Development of biochar supported NiFe2O4 composite for peroxydisulfate (PDS) activation to effectively remove moxifloxacin from wastewater

Abstract

Waste durian peels derived-biochar (DP-BC) supported magnetic nickel ferrite (NiFe2O4) was successfully synthesized at various composite ratios of 5, 10, 15, 20, 25 and 30% between NiFe2O4 NPs and DP-BC. The nanocomposites (DP-BC@NiFe2O4) were then applied to activate peroxydisulfate (PDS) for the removal of moxifloxacin (MFX) from wastewater. The textural, morphology, and structure properties of the DP-BC@NiFe2O4 were systematically characterized. The initial catalytic activity of DP-BC@NiFe2O4 was assessed through the MFX degradation efficiency in the DP-BC@NiFe2O4/PDS systems.
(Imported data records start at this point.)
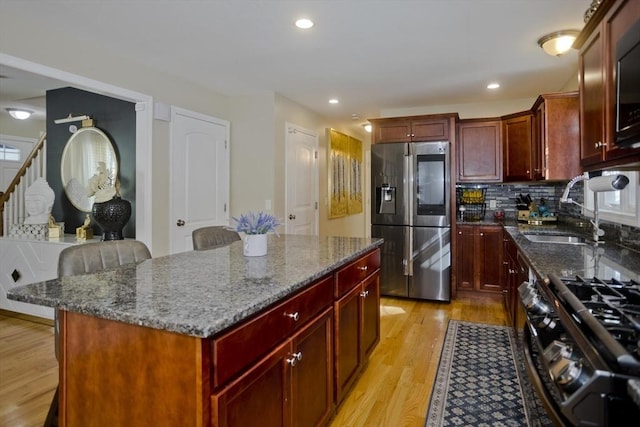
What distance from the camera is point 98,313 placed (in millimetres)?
1196

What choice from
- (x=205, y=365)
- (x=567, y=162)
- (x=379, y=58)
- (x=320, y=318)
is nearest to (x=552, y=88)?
(x=567, y=162)

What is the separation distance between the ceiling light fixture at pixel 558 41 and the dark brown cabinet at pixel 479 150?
161 centimetres

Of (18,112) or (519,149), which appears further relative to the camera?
(18,112)

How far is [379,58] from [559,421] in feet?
9.86

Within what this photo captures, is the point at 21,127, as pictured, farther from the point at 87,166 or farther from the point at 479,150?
the point at 479,150

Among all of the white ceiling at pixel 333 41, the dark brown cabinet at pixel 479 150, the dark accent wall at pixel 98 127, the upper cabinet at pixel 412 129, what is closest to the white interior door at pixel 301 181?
the white ceiling at pixel 333 41

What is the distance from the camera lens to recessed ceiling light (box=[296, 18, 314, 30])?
2.65 metres

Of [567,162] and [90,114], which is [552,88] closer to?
[567,162]

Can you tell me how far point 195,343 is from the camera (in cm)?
107

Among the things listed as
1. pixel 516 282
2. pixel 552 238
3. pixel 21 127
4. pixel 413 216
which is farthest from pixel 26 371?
pixel 21 127

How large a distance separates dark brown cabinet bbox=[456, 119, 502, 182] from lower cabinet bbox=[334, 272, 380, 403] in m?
2.57

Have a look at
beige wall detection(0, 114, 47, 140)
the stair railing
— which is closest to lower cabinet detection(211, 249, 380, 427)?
the stair railing

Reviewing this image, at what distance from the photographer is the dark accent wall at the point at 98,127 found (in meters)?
3.82

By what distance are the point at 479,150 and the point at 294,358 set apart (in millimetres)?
3946
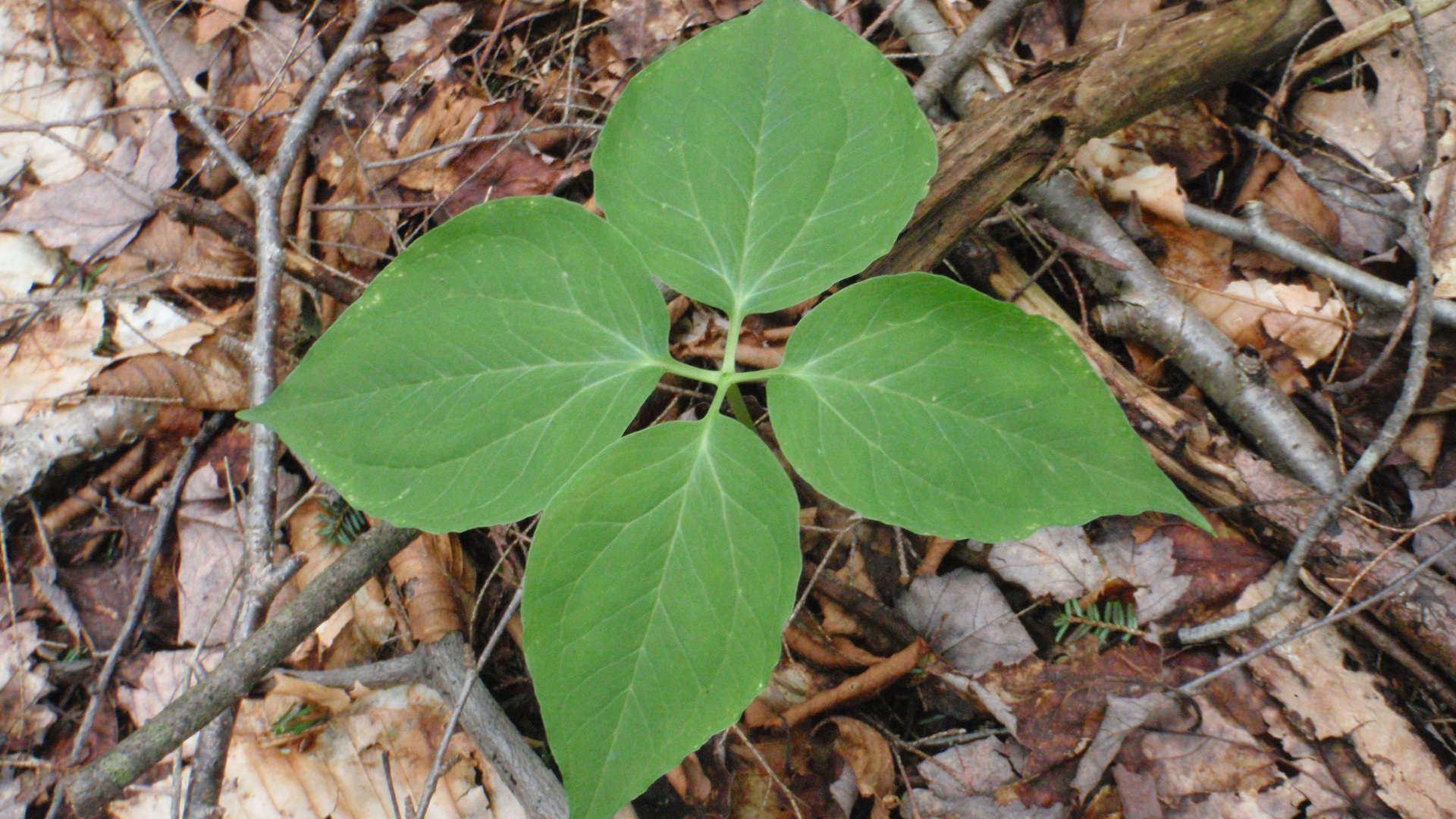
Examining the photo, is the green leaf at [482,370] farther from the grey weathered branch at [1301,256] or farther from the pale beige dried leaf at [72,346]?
the grey weathered branch at [1301,256]

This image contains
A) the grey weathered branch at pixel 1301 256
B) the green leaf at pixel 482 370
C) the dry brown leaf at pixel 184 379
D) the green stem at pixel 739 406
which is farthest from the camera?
the dry brown leaf at pixel 184 379

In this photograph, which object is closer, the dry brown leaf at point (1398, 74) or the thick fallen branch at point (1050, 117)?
the thick fallen branch at point (1050, 117)

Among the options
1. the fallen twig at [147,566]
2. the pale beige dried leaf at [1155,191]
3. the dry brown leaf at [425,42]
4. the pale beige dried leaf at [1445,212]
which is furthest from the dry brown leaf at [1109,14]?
the fallen twig at [147,566]

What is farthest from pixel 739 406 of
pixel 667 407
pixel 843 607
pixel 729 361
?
pixel 843 607

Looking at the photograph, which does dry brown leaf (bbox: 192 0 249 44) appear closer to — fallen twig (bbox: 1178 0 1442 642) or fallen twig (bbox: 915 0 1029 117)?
fallen twig (bbox: 915 0 1029 117)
The results showed that the pyrolysis temperature of 350 °C gave the highest removal of MFX in the PDS system activated by DP-BC. Besides, loading 15% of NiFe2O4 onto DP-BC gave the highest degradation efficiency of MFX in the DP-BC@NiFe2O4/PDS system with a MFX removal of 88.6% for 90 min reaction. Based on catalyst's property data and quenching tests using different scavengers, the primary mechanisms of MFX degradation by DP-BC@NiFe2O4/PDS system were through both radical and non-radical pathways thanks to effective formation of reactive oxygen species (ROS), consisting of hydroxyl (*OH), sulfate (⁎SO4−), superoxide (⁎O2) and singlet oxygen (1O2) during catalytic reactions. Among ROS, the singlet oxygen (1O2) participated mainly in MFX degradation. The increased formation of ROS in the DP-BC@NiFe2O4/PDS system was due to enhanced PDS activation by the redox reaction a couple of Fe3/Fe2+ and Ni3+/Ni2+ and electron transfer of DP-BC biochar's abundant oxygen-containing surface functional groups. Therefore, it is confirmed that BC@ NiFe2O4 exhibited good catalytic activity in the activation of PDS to effectively remove MFX from wastewater.